Too valuable to farm
Washington County is second in the state behind Frederick County for dairy production, but most of the milk produced here is sold through a cooperative to the Washington, D.C., area, said Jeff Semler, extension educator with the Maryland Cooperative Extension.
At least half of the corn grown here is fed to the county's dairy cows.
Farmers here are not raking in a lot of money to boost the county's economy, Semler said, but their manicured pastures and fields draw the attention of metropolitan families seeking to escape their fast-paced lives.
When looking at economic development, most areas look at job retention and job creation as top priorities, but, Semler said, agriculture "doesn't fit into that paradigm."

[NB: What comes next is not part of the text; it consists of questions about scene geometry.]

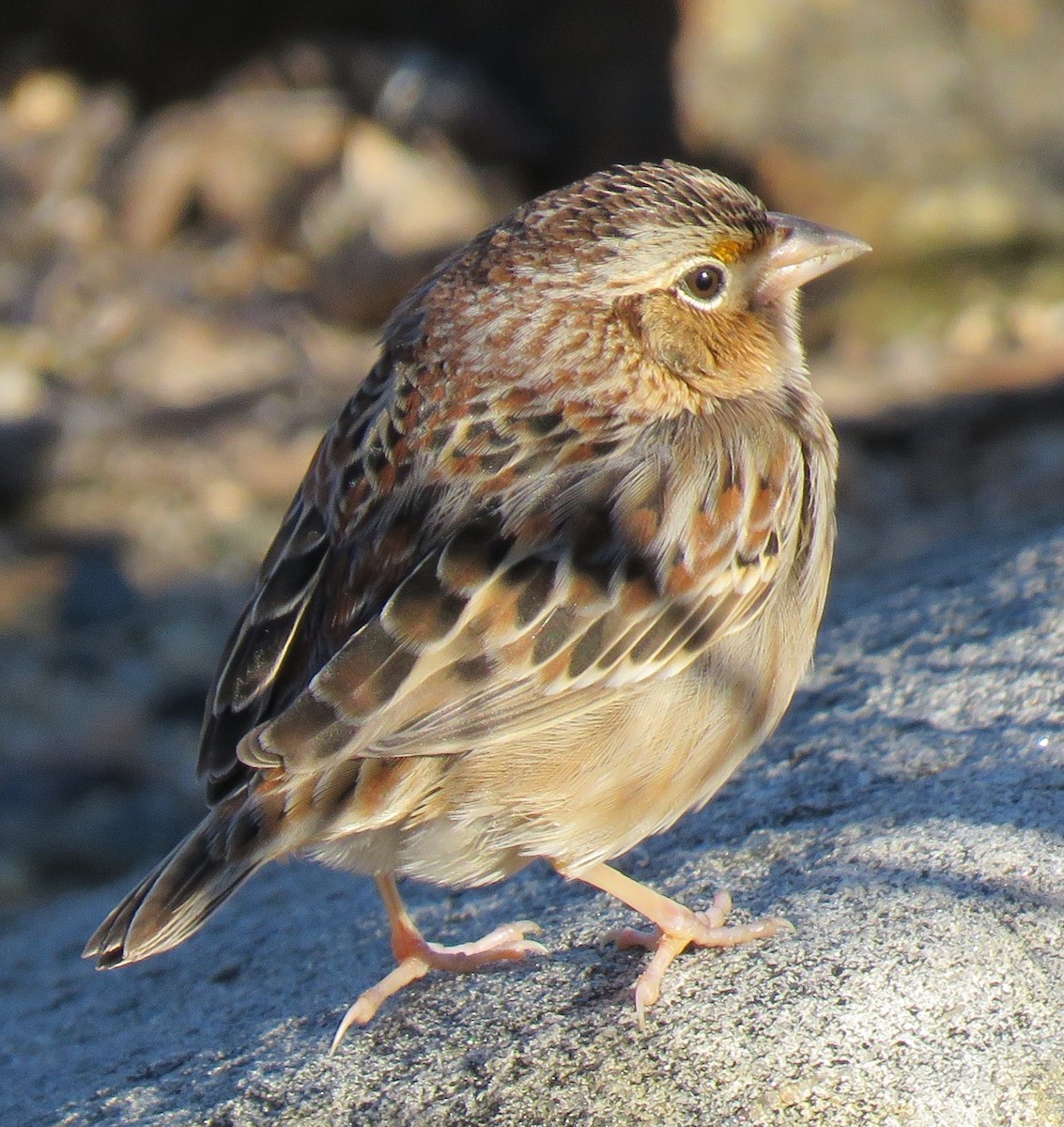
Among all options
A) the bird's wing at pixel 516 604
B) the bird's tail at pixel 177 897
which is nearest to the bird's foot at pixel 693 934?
the bird's wing at pixel 516 604

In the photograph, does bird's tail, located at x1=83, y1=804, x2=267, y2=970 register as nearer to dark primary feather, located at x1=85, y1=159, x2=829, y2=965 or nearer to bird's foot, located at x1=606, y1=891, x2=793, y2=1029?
dark primary feather, located at x1=85, y1=159, x2=829, y2=965

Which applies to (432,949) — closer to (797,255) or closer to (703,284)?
(703,284)

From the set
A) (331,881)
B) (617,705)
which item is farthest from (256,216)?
(617,705)

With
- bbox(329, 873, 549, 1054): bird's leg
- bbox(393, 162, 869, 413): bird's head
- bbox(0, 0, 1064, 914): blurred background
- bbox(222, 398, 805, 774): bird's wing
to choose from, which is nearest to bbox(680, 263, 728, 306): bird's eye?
bbox(393, 162, 869, 413): bird's head

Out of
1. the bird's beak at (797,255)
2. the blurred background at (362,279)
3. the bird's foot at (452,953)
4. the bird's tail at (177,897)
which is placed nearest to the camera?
the bird's tail at (177,897)

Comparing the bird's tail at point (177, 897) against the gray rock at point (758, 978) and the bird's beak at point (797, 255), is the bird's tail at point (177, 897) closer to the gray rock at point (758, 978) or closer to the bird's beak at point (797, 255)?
the gray rock at point (758, 978)

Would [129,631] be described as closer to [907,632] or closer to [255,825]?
[907,632]
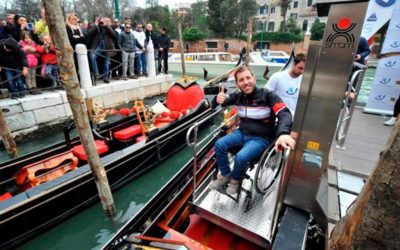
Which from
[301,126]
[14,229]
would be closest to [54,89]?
[14,229]

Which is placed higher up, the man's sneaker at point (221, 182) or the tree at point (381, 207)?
the tree at point (381, 207)

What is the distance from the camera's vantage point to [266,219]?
2.20 m

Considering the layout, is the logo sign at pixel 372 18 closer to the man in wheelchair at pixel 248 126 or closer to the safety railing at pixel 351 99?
the safety railing at pixel 351 99

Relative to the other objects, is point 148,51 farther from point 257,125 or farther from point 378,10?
point 257,125

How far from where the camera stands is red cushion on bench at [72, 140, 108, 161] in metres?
3.93

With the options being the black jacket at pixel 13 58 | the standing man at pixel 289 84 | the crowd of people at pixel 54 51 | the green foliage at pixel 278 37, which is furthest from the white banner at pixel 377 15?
the green foliage at pixel 278 37

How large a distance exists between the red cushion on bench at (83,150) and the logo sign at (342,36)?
3716 mm

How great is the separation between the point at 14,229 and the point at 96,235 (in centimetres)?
97

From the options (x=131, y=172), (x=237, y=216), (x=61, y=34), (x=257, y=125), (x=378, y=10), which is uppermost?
(x=378, y=10)

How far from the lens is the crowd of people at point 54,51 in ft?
18.9

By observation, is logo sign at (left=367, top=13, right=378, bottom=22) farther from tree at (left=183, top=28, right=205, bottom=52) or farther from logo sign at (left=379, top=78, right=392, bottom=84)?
tree at (left=183, top=28, right=205, bottom=52)

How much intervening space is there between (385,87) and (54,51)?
6630 mm

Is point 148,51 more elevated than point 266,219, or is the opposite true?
point 148,51

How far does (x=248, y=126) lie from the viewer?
2393mm
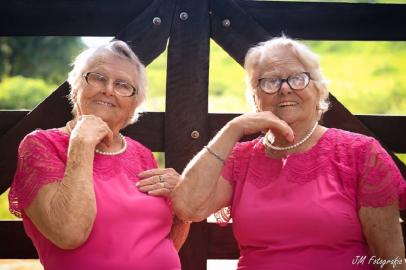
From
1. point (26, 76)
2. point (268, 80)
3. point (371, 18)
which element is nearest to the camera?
point (268, 80)

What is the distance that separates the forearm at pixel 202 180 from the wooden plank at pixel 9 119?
39.4 inches

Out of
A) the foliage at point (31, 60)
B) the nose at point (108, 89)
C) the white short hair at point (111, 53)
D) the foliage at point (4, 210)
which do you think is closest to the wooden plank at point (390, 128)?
the white short hair at point (111, 53)

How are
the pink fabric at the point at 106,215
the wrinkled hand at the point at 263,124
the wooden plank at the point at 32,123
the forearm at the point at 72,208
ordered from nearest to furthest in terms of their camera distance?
1. the forearm at the point at 72,208
2. the pink fabric at the point at 106,215
3. the wrinkled hand at the point at 263,124
4. the wooden plank at the point at 32,123

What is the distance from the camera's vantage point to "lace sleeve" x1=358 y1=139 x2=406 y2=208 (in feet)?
6.69

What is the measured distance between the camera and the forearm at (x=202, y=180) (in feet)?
7.11

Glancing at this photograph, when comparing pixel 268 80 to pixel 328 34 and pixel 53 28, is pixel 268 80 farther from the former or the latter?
pixel 53 28

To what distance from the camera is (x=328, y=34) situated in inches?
102

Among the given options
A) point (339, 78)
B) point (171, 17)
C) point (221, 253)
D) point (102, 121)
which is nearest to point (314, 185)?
point (221, 253)

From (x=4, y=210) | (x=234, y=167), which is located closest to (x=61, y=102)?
(x=234, y=167)

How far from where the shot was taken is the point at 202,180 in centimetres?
216

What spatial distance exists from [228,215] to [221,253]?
14.8 inches

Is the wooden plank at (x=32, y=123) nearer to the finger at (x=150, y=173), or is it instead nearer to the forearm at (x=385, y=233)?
the finger at (x=150, y=173)

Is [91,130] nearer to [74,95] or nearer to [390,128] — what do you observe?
[74,95]

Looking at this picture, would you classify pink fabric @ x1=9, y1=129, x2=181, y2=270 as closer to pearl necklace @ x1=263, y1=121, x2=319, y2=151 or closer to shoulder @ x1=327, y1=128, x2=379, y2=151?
pearl necklace @ x1=263, y1=121, x2=319, y2=151
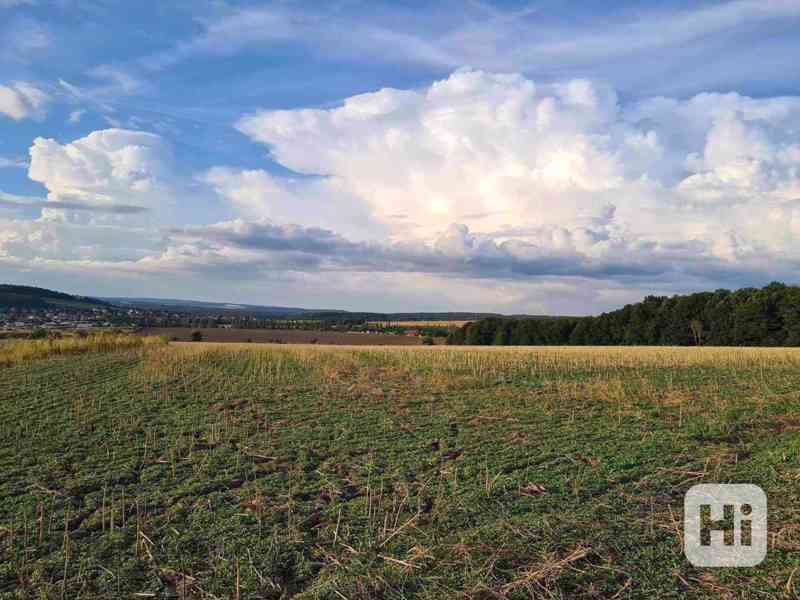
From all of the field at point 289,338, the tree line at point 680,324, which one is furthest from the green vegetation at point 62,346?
the tree line at point 680,324

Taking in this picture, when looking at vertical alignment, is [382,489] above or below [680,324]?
below

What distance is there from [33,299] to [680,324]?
436 ft

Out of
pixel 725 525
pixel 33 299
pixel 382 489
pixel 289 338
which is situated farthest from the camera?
pixel 33 299

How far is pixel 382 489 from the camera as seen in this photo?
780 centimetres

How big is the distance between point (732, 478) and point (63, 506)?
8966 millimetres

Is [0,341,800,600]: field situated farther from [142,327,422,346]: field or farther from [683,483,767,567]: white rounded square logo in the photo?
[142,327,422,346]: field

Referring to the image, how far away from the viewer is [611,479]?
8047mm

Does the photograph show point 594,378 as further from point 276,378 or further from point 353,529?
point 353,529

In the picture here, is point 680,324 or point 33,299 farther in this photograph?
point 33,299

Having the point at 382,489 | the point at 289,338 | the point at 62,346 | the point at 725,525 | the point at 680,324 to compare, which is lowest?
the point at 289,338

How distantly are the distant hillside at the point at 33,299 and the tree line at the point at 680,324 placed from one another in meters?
92.7

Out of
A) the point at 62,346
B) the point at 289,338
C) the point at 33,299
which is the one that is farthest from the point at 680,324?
the point at 33,299

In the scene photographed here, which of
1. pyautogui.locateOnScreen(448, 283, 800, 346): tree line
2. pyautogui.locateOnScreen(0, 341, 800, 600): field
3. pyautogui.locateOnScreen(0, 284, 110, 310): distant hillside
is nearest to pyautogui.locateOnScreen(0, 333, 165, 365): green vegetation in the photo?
pyautogui.locateOnScreen(0, 341, 800, 600): field

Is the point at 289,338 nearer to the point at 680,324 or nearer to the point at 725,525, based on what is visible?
the point at 680,324
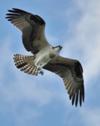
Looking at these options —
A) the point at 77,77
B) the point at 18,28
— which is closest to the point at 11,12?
the point at 18,28

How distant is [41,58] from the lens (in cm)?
4528

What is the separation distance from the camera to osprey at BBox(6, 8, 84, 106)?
4519 centimetres

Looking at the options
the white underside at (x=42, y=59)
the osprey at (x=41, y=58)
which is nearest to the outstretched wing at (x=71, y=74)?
the osprey at (x=41, y=58)

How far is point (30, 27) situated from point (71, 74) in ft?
7.95

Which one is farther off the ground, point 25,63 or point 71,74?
point 71,74

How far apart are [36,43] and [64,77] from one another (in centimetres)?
170

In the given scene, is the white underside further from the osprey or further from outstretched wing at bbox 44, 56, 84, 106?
outstretched wing at bbox 44, 56, 84, 106

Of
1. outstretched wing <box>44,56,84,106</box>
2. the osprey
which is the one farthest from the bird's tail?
outstretched wing <box>44,56,84,106</box>

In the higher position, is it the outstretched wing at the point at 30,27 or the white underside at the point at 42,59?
the outstretched wing at the point at 30,27

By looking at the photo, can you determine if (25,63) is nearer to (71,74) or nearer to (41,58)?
(41,58)

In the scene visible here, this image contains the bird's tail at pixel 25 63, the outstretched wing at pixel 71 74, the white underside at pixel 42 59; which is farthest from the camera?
the outstretched wing at pixel 71 74

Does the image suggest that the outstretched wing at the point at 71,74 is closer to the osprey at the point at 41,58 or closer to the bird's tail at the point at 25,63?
the osprey at the point at 41,58

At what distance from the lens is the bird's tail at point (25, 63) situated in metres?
44.9

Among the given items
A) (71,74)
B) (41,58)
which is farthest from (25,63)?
(71,74)
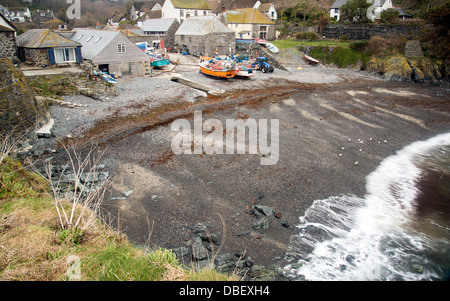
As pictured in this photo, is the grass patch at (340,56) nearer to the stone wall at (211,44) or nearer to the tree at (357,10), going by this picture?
the tree at (357,10)

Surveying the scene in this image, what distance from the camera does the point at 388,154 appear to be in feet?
55.1

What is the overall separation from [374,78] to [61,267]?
135ft

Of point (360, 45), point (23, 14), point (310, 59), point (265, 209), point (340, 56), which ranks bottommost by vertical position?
point (265, 209)

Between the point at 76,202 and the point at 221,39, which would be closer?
the point at 76,202

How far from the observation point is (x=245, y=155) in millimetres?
15773

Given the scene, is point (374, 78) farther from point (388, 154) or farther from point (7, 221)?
point (7, 221)

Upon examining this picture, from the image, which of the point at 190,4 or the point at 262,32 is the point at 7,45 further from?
the point at 190,4

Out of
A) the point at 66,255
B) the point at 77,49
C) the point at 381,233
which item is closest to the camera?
the point at 66,255

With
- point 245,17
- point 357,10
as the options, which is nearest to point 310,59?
point 357,10

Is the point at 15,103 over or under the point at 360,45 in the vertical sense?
under

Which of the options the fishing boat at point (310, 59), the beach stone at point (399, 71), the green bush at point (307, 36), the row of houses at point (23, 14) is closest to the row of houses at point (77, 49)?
the fishing boat at point (310, 59)

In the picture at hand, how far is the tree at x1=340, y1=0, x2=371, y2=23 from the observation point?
1811 inches

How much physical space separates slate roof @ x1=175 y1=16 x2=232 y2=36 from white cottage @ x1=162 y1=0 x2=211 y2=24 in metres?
15.8

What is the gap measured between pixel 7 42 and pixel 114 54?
31.7 feet
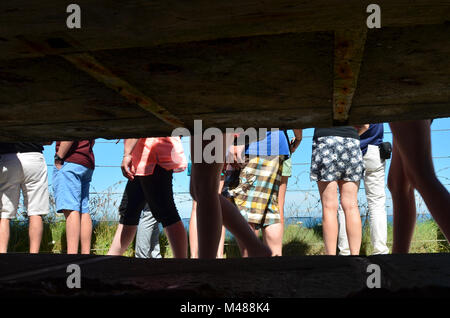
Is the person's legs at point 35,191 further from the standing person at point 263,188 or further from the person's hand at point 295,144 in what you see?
the person's hand at point 295,144

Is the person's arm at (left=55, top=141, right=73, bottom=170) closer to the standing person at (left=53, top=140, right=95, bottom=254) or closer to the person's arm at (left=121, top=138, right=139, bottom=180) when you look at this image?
the standing person at (left=53, top=140, right=95, bottom=254)

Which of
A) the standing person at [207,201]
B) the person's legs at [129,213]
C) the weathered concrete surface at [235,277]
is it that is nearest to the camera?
the weathered concrete surface at [235,277]

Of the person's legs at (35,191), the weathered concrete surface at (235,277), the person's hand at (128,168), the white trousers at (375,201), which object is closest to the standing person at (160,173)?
the person's hand at (128,168)

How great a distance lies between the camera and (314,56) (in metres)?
1.10

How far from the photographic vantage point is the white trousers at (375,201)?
408cm

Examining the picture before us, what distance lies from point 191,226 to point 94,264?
104 inches

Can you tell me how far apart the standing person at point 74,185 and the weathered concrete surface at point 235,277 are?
265 cm

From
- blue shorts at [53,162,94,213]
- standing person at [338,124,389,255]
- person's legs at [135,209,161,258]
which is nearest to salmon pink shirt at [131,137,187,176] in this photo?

"You keep a farm, you keep a family. A farm's selling point to the Economic Development Commission is that farm, that view out the back window is the reason the CEO from 'Widgets Incorporated' wanted to move here ... and the I-70, I-81 corridor," he said.
"If every farmer in Washington County disappeared, would we starve to death? No. But these are intrinsic ... values that you can't put a price on," Semler said.
A Washington County farmer's land, however, carries a big price tag.
"The land, especially in the mid-Atlantic, has become so valuable that it's too valuable to farm," Semler said.
Nearby Loudoun County, Va., is the third-fastest growing county in the United States, but it once was the No. 1 dairy farming county in Virginia, Semler said.
"Now, there's maybe three dairy farms," he said.
Seifarth, the county land preservation administrator, said he doesn't envision Washington County becoming as developed as Frederick County, Md., in the next 10 years.
Seifarth said farmers can participate in land preservation programs. A proposed transferable development rights program would enable farmers to sell their development rights to a developer in a growth area, a move that would keep the farmer's land in agriculture, stripping them of development rights.
The developer in the growth area then could build at a higher density, Seifarth said.